(STATED PROBLEM) Return the lines of the listing unchanged, beginning at the line that contains "Among all options" and stopping after the line that contains "pixel 69 195 <".

** Start **

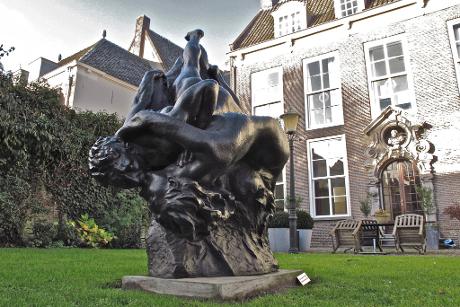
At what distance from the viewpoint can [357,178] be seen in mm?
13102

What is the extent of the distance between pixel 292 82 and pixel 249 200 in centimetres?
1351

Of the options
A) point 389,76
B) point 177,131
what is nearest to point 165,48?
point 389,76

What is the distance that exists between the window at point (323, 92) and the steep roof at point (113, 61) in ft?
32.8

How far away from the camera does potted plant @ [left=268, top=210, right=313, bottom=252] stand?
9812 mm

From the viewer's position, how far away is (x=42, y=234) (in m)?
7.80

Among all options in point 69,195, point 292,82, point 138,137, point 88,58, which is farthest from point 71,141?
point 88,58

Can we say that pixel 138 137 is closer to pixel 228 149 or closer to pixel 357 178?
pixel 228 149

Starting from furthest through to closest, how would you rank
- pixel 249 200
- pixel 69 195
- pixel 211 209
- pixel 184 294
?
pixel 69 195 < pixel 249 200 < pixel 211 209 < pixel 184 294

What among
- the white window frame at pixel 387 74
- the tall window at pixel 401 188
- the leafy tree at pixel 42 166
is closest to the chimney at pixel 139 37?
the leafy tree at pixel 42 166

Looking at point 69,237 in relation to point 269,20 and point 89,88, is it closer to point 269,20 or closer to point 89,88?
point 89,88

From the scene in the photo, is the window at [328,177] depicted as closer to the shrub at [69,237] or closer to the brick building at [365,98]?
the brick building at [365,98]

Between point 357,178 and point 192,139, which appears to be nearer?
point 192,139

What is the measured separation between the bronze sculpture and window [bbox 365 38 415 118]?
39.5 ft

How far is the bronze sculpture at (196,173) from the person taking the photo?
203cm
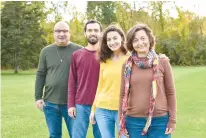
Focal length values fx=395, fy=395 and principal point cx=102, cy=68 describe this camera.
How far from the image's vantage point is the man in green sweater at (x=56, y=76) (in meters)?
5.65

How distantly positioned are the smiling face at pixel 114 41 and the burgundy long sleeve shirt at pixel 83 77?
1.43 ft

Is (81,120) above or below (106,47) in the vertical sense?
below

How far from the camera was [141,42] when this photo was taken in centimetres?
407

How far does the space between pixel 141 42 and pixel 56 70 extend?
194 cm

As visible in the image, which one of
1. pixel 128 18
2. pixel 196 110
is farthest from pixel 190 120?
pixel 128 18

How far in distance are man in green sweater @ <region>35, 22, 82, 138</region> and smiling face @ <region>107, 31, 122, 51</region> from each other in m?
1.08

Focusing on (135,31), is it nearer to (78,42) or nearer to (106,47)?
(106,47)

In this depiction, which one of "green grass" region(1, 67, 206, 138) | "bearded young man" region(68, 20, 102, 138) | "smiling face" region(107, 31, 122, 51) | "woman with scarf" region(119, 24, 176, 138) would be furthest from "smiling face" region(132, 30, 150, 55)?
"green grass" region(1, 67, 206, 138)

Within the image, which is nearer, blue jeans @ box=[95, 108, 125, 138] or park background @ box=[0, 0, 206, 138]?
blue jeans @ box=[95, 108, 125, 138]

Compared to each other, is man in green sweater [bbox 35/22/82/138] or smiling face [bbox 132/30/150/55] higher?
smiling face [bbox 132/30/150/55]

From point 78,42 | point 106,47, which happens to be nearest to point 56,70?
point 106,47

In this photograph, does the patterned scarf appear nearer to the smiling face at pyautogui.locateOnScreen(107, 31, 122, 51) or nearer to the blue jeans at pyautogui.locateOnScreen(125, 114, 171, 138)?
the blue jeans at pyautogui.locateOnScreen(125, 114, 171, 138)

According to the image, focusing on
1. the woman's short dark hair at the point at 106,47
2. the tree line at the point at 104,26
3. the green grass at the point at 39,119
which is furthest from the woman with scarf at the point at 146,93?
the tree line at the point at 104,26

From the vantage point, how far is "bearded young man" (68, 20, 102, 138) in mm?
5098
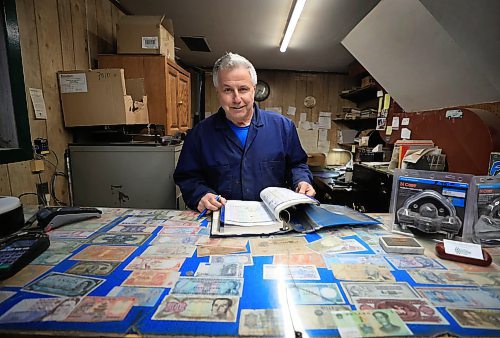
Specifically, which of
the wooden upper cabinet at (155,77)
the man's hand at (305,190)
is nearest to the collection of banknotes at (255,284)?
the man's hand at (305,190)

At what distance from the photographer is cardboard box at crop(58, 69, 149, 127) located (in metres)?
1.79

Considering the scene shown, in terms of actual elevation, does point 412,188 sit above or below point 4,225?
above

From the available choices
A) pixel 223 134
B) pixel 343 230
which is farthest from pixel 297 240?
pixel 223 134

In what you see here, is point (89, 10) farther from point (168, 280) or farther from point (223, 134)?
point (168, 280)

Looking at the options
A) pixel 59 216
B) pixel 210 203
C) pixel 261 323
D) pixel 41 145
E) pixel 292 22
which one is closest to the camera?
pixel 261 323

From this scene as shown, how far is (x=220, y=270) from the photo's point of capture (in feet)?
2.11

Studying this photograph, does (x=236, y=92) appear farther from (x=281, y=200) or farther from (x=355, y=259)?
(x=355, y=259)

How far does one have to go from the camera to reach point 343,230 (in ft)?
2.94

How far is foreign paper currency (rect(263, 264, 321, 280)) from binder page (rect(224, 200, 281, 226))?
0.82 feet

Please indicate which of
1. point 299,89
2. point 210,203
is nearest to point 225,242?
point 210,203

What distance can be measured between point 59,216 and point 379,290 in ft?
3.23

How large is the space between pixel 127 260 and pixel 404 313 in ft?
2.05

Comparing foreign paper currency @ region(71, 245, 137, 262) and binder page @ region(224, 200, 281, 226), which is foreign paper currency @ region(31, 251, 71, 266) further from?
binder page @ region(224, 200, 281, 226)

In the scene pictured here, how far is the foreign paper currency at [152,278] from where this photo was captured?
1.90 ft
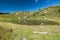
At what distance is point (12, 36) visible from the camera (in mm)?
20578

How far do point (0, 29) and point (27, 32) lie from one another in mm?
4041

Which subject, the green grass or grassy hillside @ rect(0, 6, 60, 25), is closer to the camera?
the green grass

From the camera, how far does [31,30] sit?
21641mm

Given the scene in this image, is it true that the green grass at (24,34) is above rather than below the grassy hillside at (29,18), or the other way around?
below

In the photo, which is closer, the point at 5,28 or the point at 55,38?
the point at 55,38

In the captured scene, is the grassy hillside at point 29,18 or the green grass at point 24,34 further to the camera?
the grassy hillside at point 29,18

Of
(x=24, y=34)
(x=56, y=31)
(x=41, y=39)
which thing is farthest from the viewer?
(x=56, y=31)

** End **

(THE SOLUTION)
Among all options in point 69,195, point 292,82, point 138,137, point 88,58, which is farthest from point 71,141?
point 88,58

Can we say that pixel 138 137 is closer to pixel 228 149 or closer to pixel 357 178?
pixel 228 149

Starting from furthest through to closest, how would you rank
- pixel 249 200
- pixel 69 195
- pixel 211 209
- pixel 184 294
?
pixel 69 195 < pixel 249 200 < pixel 211 209 < pixel 184 294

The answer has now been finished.